Le reste de bilan objective des signes d'insuffisance hépatique avec une cytolyse hépatique, une alanine amino-transférase (ALAT) à 280 UI/L et une aspartateamino-transférase (ASAT) à 255 UI/L, lacticodéshydrogénase (LDH) est élevée à 1200 UI/L, albumine: 19g/l, bilirubine conjuguée augmentée à 60mg/l, la bilirubine non conjuguée est normale à 1mg/l, phosphatase alcaline augmentée: 500 U/L, Urée à 0,25g/l, créatinine à 10mg/l, fibrinogène: 1,1g/l, taux de prothrombine: 60 pour cent; le temps de céphaline activé est à 40 sec, le test de coombs direct est négatif, les sérologies VIH, VHC, EBV, VHB sont négatives, le bilan immunologique est négatif (Ac AntiDNA, Ac Antimucle lisse, Ac Antinucléaires, Ac Anti nucléocytoplasmique, Facteur rhumatoïde). Le bilan radiologique montre une hépatomégalie à 16cm avec splénomégalie à 19cm et ascite de moyenne abondance au scanner thoraco-abdomino-pelvien. La fibroscopie œsogastroduodénale montre un aspect de gastrite chronique. La ponction-biopsie hépatique objective des lésions hépatocytaires nécrotico inflammatoires. Le patient est mis sous traitement symptomatique à base des transfusions en culots plaquettaires et globulaires à répétition en fonction des chiffres de l'hémoglobine et des plaquettes dans les hémogrammes de contrôle avec des perfusions de l'albumine et de plasma frais congelé en fonction des chiffres de l'albumine et de bilan d'hémostase. Le traitement spécifique à base de cyclophosphamide à la dose de 100mg/j est démarré dès l'établissement de diagnostic.
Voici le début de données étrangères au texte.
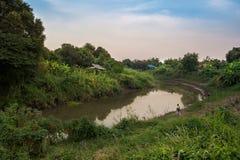 Due genti stanno pescando vicino al fiume, il fiume di Lopburi, Singburi Fotografia Stock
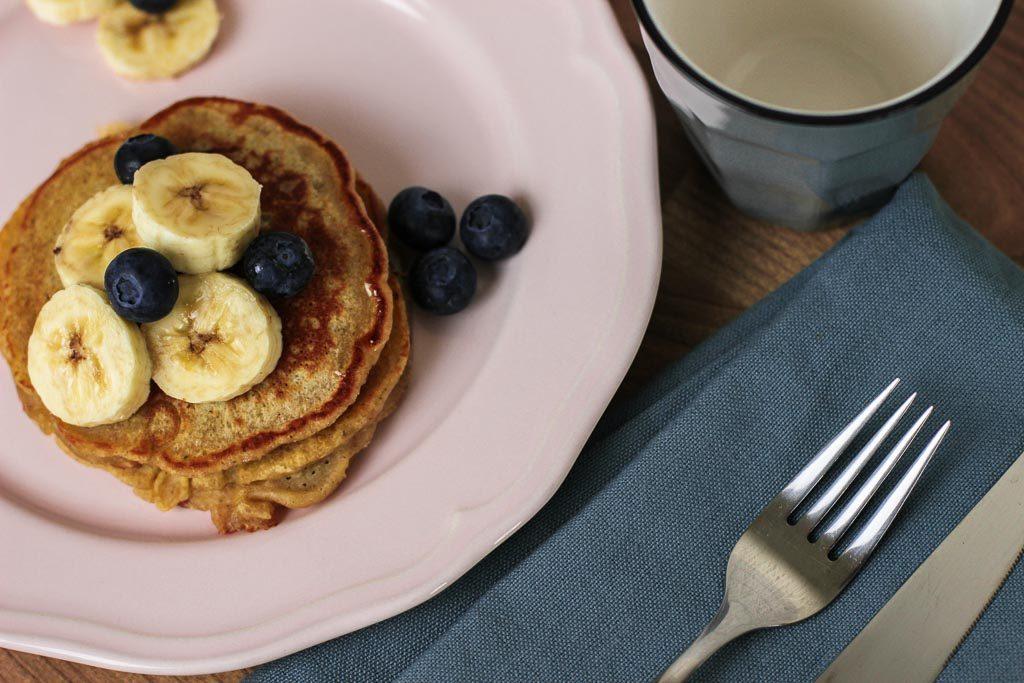 Pancakes mit Blaubeeren und Banane als Topping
L'évolution est marquée par l'amélioration de cytopénie et la diminution des besoins transfusionnels après 1 mois de traitement par cyclophophamide mais le malade garde toujours une anorexie avec une légère prise de poids, le tableau clinique se complique 3 mois plus tard par un état de choc septique, le patient est décédé au Service de Réanimation.

 

 

Discussion Up    Down

La leucémie à grands lymphocytes granuleux (LGL) à cellules T est une prolifération clonale de cellules T cytotoxiques (CD8+), se caractérise cliniquement par une neutropénie, une anémie et/ou une thrombopénie et une légère lymphocytose, elle peut s'associer à plusieurs désordres auto-immuns [1]. Comme le cas présent, notre patient présente une hépatite auto-immune avec syndrome d'insuffisance hépatocellulaire. Les leucémies LGL T et NK (natural killer) représentent seulement 2 à 5% des syndromes lymphoprolifératifs en Occident. Cette prévalence augmente jusqu'à 9% en Asie. Les leucémies LGL T CD3+ représentent 85% des leucémies LGL (15% des LGL sont des leucémies à cellules NK). Elles affectent essentiellement les adultes de 55 à 60 ans, l'âge médian au diagnostic est de 59 ans, elles touchent les 2 sexes de façon égale avec sex-ratio à 1 [2]. Elles sont classiquement associées à une maladie auto-immune surtout polyarthrite rhumatoïde et rarement une hépatite auto-immune, comme le cas de notre patient. Les signes cliniques sont liés aux cytopénies et aux maladies auto-immunes associées. Ils sont peu fréquents au diagnostic (un tiers des patients asymptomatique). L'altération de l'état général (fièvre, amaigrissement, sueurs profuses) est retrouvée dans 20 à 30% des cas. L'examen clinique est souvent peu contributif. La splénomégalie est observée dans moins de 50% des cas, l'hépatomégalie dans un quart des cas. Les adénopathies sont rarement présentes. Notre patient présente une altération de l'état général avec hépatosplénomégalie sans adénopathies. La neutropénie chronique, présente dans plus de 80% des cas, pouvant être responsable d'un tableau sévère lors d'agranulocytose fébrile (< 0,5g/l), avec risque d'infections récidivantes mettant en jeu le pronostic vital. Notre patient présente une agranulocytose au diagnostic [3]. Les maladies auto-immunes sont associées à la leucémie à LGL T dans moins de 50% des cas. Il s'agit majoritairement de la polyarthrite rhumatoïde (25 à 30% des cas) qui peut la précéder ou la révéler. D'autres maladies auto-immunes ont été rapportées (Sd de Goujerot-Sjögrenprimaire, lupus érythémateux disséminé, maladie cœliaque, sclérodermie, thyroïdites) [4, 5]. La Leucémie T LGL est rarement révélée ou compliquée par une hépatite auto-immune réalisant un tableau d'insuffisance hépatocellulaire. Dans le cas présent, l'hépatite auto-immune compliquée de syndrome d'insuffisance hépatocellulaire a révélé la leucémie T LGL.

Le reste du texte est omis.